[Scene-based reasoning rows]
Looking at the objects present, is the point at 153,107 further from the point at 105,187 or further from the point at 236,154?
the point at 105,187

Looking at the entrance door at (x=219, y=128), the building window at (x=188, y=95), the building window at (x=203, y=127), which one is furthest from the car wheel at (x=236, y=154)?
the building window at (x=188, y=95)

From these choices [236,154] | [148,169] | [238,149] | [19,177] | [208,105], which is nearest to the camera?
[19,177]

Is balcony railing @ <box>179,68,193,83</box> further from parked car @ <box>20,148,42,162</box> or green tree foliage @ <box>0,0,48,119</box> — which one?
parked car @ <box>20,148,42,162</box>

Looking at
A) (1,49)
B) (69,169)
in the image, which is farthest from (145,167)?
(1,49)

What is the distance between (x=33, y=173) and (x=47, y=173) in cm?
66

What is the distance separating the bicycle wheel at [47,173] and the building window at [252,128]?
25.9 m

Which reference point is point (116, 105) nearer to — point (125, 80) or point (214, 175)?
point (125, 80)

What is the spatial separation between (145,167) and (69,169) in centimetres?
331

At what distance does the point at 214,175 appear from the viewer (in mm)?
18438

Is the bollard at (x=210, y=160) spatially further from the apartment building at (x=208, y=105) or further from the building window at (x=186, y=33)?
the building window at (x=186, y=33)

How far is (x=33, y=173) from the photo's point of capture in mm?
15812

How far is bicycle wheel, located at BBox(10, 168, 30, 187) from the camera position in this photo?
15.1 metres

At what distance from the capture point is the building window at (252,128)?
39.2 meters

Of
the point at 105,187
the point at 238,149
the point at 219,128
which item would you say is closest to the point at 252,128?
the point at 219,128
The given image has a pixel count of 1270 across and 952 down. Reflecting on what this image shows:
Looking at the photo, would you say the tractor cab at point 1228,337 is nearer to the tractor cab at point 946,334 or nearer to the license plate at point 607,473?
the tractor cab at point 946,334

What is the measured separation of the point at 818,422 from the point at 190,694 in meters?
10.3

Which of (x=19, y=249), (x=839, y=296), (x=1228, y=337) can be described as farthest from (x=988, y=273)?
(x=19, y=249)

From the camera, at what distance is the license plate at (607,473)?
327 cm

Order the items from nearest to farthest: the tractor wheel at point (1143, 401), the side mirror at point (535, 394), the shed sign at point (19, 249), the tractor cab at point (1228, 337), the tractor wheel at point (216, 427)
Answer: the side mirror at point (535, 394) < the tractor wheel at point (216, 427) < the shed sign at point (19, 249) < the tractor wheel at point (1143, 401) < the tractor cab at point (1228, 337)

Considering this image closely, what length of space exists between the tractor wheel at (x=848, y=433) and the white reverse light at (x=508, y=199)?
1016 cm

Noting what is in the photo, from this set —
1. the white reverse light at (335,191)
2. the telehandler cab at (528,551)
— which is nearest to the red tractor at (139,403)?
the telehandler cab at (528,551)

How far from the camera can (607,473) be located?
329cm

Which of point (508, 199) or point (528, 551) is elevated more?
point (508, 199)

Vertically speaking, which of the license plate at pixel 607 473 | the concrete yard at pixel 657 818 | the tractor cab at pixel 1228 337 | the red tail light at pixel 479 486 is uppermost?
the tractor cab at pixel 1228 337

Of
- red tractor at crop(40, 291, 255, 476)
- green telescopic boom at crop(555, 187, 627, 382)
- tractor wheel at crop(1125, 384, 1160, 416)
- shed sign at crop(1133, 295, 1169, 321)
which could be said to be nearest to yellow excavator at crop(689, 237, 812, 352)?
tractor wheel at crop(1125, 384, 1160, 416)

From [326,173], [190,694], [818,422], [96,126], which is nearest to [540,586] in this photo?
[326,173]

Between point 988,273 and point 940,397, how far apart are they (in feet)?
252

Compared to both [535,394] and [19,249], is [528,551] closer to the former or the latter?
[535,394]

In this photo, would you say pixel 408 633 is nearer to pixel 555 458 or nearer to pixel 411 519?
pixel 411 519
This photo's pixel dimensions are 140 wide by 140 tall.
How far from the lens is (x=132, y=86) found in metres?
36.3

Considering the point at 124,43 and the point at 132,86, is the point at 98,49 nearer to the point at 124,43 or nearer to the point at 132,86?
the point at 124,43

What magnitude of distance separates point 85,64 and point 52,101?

# Task goal
Give the stretch from the line containing "Considering the point" through the end of the rows above as a Markdown table with the columns No. and Line, numbering each line and leaving out blank ones.

# Problem solution
| No. | Line |
|---|---|
| 1 | Considering the point at 124,43 and the point at 132,86, is the point at 98,49 nearer to the point at 124,43 or nearer to the point at 132,86? |
| 2 | the point at 124,43 |
| 3 | What magnitude of distance separates point 85,64 and point 52,101? |